§ Extracted material
== == ==

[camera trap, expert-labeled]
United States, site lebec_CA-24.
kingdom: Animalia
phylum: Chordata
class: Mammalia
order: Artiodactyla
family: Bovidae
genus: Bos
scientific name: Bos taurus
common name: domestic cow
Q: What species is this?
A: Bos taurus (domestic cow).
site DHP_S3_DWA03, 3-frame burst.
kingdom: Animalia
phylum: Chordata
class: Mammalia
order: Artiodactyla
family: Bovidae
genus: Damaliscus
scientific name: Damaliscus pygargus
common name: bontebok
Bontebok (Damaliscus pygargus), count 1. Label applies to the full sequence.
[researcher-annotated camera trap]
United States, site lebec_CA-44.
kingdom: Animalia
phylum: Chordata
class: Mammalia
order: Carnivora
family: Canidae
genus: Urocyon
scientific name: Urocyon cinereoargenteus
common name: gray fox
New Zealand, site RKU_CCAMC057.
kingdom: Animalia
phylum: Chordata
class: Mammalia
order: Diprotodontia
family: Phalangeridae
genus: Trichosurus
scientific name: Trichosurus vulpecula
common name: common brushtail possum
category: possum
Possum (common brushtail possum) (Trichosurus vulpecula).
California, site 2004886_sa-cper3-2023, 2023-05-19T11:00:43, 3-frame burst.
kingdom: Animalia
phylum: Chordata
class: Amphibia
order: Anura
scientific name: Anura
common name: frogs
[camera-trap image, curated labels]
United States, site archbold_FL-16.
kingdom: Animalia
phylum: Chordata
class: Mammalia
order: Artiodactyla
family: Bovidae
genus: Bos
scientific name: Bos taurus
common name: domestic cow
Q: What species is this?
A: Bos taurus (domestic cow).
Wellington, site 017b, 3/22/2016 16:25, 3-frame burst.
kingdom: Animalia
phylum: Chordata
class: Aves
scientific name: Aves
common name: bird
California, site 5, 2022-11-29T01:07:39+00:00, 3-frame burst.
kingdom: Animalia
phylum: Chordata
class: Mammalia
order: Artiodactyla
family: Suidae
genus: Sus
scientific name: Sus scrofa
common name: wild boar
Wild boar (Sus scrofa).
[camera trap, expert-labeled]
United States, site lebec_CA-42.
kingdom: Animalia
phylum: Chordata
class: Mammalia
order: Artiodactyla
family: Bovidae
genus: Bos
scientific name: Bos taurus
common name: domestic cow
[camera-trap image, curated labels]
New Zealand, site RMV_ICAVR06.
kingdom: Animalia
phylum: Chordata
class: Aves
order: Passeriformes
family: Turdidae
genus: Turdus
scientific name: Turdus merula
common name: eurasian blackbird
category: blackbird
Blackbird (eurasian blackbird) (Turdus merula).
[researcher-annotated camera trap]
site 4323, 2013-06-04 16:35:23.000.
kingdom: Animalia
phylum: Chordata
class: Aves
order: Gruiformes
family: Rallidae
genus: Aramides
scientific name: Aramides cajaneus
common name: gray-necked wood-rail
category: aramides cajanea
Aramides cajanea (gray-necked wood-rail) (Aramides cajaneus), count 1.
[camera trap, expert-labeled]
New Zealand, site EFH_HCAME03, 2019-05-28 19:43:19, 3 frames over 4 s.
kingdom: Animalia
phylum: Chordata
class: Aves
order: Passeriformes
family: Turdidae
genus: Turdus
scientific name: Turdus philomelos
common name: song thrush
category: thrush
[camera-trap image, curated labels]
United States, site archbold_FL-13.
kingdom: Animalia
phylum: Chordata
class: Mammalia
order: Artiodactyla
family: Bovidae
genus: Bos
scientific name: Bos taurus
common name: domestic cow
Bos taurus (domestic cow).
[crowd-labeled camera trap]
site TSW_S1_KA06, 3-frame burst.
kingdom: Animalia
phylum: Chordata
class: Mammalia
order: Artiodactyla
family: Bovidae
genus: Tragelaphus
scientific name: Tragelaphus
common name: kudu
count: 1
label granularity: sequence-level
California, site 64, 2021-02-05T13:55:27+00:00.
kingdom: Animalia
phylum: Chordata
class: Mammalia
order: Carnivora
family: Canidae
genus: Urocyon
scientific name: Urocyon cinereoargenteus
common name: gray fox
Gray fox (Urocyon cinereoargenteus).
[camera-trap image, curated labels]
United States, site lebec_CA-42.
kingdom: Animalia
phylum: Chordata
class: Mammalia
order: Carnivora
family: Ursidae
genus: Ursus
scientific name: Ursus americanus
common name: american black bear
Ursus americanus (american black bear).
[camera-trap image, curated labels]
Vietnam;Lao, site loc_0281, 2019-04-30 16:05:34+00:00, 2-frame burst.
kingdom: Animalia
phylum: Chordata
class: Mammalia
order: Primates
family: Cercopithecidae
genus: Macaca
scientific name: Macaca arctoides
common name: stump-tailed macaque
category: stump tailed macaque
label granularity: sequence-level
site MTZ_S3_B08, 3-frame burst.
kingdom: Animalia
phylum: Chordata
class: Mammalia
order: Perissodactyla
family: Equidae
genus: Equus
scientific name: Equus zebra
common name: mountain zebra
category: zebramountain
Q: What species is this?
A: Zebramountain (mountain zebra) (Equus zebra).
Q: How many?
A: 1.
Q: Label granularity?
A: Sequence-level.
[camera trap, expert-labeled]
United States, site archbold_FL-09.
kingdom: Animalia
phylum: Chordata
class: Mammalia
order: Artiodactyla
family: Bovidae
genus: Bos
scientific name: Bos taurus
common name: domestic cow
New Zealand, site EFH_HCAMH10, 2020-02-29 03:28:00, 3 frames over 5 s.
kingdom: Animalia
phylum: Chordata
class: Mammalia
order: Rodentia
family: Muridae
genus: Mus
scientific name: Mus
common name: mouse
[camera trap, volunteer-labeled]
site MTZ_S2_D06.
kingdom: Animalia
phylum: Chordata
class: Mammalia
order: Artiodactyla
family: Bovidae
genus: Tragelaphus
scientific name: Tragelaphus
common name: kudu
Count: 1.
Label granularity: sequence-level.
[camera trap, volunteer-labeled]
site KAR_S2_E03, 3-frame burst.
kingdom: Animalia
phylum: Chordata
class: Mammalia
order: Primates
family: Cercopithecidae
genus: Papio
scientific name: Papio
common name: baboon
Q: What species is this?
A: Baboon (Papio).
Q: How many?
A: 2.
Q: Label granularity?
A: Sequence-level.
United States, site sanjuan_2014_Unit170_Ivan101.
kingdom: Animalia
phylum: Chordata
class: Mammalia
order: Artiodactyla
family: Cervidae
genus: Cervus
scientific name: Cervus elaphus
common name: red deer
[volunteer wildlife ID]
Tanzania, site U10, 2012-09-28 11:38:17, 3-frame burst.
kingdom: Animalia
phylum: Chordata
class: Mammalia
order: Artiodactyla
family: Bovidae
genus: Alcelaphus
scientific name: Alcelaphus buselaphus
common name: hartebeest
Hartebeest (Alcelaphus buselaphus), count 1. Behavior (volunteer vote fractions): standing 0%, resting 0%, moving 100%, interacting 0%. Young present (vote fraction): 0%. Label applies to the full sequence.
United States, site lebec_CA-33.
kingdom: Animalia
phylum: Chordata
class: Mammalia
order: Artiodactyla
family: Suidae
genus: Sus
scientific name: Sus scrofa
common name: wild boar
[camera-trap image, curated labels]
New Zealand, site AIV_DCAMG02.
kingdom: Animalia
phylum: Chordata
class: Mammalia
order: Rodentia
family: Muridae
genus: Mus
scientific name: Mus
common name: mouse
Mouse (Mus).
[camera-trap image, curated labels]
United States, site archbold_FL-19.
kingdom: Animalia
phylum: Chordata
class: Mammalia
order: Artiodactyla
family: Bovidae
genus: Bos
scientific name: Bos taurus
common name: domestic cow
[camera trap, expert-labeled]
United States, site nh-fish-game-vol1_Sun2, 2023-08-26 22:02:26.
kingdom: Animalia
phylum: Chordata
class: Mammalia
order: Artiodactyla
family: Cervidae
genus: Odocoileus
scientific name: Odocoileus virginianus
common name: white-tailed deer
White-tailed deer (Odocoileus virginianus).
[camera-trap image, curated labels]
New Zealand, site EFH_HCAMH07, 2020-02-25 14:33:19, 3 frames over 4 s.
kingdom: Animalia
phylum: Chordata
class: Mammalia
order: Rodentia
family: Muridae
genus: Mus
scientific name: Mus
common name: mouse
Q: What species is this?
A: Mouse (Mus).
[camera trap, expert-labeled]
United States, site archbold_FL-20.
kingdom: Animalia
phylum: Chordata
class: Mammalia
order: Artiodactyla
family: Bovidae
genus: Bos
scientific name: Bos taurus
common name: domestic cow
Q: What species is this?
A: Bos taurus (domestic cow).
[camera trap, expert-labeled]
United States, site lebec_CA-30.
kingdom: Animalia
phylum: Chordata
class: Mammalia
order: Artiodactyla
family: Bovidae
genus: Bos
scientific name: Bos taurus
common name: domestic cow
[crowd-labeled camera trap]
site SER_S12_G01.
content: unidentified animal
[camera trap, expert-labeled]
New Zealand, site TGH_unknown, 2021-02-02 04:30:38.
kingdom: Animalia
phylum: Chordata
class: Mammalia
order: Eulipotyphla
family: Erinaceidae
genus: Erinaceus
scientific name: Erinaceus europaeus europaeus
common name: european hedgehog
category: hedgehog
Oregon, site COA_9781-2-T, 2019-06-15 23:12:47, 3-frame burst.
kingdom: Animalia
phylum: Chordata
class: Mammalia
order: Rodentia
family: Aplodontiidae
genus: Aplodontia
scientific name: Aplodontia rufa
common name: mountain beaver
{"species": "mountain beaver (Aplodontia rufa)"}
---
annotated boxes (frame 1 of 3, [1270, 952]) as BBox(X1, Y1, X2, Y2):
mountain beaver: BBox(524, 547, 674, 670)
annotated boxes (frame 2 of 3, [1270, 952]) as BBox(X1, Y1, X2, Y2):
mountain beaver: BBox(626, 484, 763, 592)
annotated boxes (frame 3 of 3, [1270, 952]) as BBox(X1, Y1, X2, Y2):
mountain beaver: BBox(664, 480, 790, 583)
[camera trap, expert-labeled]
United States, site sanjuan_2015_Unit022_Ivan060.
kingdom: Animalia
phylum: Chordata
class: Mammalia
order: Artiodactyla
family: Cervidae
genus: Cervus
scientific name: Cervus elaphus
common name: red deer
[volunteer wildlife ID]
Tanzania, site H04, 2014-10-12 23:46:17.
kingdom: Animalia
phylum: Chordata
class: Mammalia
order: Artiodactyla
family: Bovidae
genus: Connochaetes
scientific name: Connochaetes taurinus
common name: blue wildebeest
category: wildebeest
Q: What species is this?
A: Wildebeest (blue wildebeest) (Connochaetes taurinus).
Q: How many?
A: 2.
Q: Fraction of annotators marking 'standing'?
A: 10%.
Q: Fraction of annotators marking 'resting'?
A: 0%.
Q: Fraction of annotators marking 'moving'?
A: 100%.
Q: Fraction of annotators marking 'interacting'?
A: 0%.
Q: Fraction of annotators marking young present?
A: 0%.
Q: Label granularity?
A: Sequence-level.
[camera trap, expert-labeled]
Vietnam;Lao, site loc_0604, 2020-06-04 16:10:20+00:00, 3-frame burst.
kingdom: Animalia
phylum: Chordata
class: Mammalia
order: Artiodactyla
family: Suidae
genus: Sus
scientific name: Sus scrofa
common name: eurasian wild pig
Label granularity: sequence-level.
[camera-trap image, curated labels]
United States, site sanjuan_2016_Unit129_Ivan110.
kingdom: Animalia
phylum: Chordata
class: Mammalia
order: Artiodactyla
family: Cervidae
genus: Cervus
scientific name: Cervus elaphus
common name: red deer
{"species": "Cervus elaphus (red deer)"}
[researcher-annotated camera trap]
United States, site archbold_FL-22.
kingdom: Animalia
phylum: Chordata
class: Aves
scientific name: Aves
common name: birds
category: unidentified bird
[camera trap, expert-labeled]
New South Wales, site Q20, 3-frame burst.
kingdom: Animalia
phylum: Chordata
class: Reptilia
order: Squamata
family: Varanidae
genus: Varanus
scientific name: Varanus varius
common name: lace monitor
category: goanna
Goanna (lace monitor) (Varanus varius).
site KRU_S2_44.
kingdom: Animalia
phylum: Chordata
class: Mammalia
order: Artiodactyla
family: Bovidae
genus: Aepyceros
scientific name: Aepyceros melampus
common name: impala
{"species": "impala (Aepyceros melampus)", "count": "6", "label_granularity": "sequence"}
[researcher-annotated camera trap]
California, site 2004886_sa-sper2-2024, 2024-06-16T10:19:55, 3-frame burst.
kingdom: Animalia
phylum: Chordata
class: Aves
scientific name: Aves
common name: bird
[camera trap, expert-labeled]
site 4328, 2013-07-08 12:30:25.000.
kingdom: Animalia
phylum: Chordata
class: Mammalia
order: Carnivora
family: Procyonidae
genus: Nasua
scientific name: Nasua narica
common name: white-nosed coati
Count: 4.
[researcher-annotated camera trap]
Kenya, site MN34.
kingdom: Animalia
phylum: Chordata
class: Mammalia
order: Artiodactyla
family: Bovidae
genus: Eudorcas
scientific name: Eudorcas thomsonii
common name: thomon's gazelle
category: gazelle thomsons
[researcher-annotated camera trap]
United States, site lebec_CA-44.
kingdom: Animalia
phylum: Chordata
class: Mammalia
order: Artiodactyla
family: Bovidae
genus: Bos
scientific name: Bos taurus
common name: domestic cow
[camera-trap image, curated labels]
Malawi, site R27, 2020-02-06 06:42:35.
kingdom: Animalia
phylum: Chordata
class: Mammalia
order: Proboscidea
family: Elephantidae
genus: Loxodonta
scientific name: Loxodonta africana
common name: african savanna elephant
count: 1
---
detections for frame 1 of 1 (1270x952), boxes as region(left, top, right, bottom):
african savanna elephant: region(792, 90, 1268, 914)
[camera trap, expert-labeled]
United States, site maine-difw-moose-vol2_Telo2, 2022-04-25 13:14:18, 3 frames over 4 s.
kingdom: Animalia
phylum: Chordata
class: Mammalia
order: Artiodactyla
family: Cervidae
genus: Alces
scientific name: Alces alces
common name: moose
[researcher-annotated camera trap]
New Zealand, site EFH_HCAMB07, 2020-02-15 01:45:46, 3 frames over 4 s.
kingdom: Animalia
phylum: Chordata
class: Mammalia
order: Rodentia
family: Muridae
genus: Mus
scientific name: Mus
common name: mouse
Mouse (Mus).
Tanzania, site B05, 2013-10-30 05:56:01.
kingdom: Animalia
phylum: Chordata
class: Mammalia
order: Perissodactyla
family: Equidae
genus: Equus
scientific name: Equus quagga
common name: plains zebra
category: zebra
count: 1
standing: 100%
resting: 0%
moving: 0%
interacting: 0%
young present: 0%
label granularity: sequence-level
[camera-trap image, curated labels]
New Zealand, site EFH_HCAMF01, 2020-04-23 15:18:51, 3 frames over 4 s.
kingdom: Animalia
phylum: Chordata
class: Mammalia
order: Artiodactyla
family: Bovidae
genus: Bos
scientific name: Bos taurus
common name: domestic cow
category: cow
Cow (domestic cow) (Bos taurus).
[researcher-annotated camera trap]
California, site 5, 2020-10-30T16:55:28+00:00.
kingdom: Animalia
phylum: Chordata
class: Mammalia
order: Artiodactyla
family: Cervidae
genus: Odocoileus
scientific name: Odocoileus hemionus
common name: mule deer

== == ==

§ Directions for this task
Print each line, starting with the one that contains "standing: 100%" and ending with the last line of the data, exactly as it stands and with no other lines.

§ Solution to the exercise
standing: 100%
resting: 0%
moving: 0%
interacting: 0%
young present: 0%
label granularity: sequence-level
[camera-trap image, curated labels]
New Zealand, site EFH_HCAMF01, 2020-04-23 15:18:51, 3 frames over 4 s.
kingdom: Animalia
phylum: Chordata
class: Mammalia
order: Artiodactyla
family: Bovidae
genus: Bos
scientific name: Bos taurus
common name: domestic cow
category: cow
Cow (domestic cow) (Bos taurus).
[researcher-annotated camera trap]
California, site 5, 2020-10-30T16:55:28+00:00.
kingdom: Animalia
phylum: Chordata
class: Mammalia
order: Artiodactyla
family: Cervidae
genus: Odocoileus
scientific name: Odocoileus hemionus
common name: mule deer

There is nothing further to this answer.